Feb 14, 2008

Abkhazia: Friendly Overtures From Georgia?


Recent announcements may be a step toward normalizing transport and crucial economic relations between Georgia and Abkhazia.

Recent announcements may be a step toward normalizing transport and crucial economic relations between Georgia and Abkhazia.

Below is an article published by Moscow Times:

Georgia is prepared to lift an economic blockade on […] Abkhazia, the minister leading negotiations with the state's separatist regions said Friday [8 February 2008].

Temur Iakobashvili, Georgian State Minister for Reintegration, did not say what conditions might be attached. Abkhazia has rejected past Georgian offers because they were tied to diluting its claim to independence.

But Iakobashvili, brought into the government in a reshuffle last month [January 2008], struck a tone that was more conciliatory than the rhetoric from Georgian President Mikheil Saakashvili.

[…]

"I am ready to discuss the question of lifting economic sanctions," the minister said. "We can look at everything, there are no taboo subjects: not sanctions, not the railway," he said.

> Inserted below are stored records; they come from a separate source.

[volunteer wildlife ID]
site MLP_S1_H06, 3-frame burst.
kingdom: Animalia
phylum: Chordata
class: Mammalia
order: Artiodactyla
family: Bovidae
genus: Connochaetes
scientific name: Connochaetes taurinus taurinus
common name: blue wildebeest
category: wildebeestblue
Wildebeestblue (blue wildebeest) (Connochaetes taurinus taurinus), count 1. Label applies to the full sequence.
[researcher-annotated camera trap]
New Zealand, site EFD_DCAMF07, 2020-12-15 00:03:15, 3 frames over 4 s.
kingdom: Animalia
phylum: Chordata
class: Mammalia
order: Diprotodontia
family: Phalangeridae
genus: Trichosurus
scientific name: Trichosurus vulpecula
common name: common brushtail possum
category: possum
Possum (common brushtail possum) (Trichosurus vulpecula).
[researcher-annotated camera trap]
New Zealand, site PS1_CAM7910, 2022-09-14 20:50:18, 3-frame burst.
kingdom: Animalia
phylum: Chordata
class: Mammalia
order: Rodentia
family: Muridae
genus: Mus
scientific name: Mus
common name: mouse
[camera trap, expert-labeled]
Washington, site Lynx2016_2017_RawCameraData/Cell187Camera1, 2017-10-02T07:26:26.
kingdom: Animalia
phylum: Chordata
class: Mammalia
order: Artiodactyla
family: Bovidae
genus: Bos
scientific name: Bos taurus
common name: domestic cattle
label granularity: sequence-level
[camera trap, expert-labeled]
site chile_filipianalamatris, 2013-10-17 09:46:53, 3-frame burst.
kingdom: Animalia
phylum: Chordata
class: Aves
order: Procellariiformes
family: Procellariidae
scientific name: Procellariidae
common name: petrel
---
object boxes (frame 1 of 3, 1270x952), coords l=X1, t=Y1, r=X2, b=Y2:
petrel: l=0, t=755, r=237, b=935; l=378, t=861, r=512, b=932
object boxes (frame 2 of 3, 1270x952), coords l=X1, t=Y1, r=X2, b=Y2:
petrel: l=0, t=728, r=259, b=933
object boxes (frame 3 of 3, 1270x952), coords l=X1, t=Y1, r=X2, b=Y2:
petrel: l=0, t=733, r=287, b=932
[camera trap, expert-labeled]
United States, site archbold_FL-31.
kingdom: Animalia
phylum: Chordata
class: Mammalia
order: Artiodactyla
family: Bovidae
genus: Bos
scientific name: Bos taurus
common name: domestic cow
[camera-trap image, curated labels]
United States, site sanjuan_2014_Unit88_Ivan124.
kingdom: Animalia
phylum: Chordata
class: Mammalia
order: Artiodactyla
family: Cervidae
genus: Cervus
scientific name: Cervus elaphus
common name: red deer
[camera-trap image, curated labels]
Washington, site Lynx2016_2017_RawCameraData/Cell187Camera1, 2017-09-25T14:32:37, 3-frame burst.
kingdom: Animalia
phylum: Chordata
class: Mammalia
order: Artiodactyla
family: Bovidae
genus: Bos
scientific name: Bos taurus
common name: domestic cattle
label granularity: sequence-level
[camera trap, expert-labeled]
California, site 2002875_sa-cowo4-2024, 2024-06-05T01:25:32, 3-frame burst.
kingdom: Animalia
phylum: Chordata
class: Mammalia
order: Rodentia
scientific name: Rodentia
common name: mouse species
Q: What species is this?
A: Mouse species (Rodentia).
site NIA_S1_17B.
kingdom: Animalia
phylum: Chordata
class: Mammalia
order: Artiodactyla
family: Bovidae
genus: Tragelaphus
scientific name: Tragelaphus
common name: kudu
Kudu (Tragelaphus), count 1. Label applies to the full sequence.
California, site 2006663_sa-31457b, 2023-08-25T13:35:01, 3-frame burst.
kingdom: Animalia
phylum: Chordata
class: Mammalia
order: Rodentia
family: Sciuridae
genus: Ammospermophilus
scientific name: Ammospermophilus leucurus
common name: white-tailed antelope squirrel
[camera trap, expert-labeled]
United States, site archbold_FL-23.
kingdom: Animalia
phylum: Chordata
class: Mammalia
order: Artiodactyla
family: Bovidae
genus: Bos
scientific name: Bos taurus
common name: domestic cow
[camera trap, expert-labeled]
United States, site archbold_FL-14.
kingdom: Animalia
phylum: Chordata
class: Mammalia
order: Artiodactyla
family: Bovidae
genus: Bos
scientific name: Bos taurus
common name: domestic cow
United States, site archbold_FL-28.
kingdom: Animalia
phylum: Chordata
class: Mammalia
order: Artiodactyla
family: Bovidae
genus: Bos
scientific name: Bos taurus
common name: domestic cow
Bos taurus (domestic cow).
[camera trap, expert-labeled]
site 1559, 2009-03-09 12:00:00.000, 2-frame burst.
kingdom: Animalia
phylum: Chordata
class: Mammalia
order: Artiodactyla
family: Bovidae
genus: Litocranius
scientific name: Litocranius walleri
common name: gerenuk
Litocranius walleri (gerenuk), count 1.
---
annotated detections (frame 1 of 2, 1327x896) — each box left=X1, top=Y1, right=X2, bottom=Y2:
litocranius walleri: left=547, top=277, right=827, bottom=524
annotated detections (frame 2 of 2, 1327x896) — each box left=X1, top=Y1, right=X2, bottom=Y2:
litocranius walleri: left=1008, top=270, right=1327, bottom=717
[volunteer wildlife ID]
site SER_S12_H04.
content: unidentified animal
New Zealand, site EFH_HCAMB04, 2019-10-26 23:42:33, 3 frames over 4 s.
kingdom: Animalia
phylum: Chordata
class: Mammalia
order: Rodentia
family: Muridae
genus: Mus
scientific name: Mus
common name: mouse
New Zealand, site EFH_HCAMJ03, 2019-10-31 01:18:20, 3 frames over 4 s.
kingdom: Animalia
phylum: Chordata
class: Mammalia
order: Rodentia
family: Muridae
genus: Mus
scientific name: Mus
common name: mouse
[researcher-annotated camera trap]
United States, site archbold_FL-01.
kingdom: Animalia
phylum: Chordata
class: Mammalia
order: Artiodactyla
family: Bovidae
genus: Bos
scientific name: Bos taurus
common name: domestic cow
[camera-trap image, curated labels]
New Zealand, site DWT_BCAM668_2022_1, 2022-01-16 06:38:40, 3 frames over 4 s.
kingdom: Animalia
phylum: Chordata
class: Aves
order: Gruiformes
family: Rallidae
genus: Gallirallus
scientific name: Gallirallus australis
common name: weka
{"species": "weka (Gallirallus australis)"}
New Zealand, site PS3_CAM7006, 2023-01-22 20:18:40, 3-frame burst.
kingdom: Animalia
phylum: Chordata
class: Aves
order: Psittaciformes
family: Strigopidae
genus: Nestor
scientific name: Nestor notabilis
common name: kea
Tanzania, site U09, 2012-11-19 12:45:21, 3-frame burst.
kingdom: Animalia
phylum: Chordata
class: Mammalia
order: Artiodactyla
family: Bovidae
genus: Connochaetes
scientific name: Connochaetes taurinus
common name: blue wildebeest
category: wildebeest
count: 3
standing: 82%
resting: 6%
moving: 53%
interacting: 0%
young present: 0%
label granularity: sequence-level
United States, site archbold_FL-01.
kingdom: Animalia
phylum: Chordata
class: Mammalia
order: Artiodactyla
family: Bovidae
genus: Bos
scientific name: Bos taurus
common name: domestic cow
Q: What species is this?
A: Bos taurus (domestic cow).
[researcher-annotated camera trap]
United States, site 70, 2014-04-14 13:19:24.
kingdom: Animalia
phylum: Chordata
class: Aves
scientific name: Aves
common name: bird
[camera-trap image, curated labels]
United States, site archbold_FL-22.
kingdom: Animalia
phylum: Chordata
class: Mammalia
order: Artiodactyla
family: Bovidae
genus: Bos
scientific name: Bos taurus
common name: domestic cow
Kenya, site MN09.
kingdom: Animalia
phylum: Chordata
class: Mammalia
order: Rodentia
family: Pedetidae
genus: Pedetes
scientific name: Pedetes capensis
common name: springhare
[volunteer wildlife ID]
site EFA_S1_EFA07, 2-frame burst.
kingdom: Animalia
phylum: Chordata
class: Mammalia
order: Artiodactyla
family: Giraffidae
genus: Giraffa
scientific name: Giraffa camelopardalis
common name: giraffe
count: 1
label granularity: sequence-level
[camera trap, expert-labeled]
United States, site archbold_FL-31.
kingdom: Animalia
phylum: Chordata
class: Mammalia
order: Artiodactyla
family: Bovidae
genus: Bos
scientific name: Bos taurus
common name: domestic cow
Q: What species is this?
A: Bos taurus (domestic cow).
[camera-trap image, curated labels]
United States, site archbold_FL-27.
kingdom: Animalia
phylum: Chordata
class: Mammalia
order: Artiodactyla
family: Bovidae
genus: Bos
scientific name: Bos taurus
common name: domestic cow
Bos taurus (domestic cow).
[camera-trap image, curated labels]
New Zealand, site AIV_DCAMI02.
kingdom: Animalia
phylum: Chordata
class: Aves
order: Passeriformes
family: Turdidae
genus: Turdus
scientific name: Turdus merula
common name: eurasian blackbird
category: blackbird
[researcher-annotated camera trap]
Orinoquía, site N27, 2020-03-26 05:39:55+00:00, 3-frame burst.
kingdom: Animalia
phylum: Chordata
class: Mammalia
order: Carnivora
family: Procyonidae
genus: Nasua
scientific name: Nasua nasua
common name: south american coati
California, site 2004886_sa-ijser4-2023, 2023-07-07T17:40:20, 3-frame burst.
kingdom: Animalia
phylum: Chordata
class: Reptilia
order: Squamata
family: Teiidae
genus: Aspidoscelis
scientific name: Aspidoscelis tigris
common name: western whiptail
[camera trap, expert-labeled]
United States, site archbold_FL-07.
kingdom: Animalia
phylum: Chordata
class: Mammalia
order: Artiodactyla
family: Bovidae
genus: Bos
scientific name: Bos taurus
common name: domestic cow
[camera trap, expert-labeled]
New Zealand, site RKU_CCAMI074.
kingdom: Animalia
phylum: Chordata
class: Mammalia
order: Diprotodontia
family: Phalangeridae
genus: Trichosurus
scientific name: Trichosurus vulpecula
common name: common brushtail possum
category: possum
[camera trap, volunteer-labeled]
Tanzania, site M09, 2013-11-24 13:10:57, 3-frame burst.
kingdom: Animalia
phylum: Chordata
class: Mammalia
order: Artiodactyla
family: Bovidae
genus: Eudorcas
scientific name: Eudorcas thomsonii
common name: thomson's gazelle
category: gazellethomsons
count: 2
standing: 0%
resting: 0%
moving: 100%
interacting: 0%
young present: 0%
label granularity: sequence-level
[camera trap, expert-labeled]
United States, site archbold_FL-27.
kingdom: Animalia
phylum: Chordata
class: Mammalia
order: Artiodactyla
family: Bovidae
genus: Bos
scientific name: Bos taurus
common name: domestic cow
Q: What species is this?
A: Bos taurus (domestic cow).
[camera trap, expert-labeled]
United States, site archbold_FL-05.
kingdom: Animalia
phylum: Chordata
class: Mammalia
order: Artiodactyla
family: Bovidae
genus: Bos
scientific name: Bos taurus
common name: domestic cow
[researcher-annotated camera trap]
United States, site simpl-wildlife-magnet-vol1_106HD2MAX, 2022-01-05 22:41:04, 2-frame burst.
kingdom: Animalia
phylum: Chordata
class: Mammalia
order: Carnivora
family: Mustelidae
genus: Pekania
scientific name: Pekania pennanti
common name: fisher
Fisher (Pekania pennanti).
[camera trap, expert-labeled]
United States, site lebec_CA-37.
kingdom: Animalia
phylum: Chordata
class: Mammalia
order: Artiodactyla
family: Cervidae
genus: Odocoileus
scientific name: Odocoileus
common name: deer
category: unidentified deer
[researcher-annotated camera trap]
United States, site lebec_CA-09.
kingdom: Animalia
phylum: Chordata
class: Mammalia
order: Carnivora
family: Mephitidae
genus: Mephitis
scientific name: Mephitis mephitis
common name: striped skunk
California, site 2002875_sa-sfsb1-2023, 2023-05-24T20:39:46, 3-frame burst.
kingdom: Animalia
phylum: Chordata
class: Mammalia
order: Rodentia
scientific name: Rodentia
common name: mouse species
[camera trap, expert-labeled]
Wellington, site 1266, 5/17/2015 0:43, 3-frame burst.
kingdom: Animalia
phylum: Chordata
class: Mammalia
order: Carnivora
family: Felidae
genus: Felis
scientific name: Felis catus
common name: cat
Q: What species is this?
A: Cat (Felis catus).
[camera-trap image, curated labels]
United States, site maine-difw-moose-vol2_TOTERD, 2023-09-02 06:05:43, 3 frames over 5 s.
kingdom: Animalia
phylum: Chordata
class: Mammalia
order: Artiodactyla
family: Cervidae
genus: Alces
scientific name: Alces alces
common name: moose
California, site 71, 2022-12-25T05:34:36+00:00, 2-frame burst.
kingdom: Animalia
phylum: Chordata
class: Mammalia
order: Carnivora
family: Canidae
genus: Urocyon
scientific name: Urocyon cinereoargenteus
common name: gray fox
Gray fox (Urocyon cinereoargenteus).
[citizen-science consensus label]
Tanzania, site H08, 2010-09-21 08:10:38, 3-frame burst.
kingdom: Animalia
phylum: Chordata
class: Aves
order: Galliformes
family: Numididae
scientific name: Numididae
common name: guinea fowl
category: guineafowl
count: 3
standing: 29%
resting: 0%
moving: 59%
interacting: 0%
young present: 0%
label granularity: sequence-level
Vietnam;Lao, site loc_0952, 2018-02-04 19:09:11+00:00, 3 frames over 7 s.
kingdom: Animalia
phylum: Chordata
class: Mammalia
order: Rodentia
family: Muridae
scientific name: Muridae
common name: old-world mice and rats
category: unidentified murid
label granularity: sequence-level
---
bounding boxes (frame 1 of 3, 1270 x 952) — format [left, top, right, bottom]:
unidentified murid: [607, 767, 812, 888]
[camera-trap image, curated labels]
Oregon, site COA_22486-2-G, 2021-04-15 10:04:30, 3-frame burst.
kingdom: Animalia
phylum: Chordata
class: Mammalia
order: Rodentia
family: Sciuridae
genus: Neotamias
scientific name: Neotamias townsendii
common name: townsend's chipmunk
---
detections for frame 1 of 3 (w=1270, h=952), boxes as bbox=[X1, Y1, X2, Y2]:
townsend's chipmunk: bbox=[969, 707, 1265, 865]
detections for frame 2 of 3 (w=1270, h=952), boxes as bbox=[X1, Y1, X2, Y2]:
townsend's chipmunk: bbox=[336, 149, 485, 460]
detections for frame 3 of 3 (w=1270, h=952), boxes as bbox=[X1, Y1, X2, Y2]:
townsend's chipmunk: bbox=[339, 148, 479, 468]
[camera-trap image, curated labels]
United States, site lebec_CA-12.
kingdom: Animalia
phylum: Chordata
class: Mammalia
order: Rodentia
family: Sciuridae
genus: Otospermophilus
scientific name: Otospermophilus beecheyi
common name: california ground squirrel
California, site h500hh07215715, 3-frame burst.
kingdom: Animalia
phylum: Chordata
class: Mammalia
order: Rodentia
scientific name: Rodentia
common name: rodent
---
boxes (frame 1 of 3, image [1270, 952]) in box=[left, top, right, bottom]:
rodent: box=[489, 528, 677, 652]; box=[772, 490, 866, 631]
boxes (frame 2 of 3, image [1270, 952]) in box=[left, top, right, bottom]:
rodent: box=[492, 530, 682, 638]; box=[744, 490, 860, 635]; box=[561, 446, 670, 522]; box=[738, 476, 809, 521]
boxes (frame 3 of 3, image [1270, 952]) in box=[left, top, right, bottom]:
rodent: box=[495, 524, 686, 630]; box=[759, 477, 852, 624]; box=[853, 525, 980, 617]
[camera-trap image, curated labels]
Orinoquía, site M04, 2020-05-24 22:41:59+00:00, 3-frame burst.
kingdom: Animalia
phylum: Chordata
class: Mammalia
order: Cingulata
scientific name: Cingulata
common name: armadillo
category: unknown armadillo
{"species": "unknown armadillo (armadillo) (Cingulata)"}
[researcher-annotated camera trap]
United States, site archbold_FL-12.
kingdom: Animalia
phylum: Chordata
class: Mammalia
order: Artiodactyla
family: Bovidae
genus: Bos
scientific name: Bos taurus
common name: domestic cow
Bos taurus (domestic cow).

A rail link between Tbilisi and the Abkhaz capital Sukhumi, has been severed since […] a 1990s war. Georgia's navy also frequently prevents ships from docking in Abkhazia's ports.

"We can discuss all of this, we must do everything to restore relations between us, economic and trade relations," Iakobashvili said.

Georgian President Mikhail Saakashvili will meet with U.S. President George W. Bush next month [March 2008] to discuss the ex-Soviet republic […] and efforts at democratic improvements ahead of parliamentary elections.

Saakashvili's election last month [January 2008] followed a violent crackdown on opponents that damaged Georgia's aspirations to accelerate integration into Western institutions, including NATO.

The White House said Bush and Saakashvili would meet on March 19 [2008].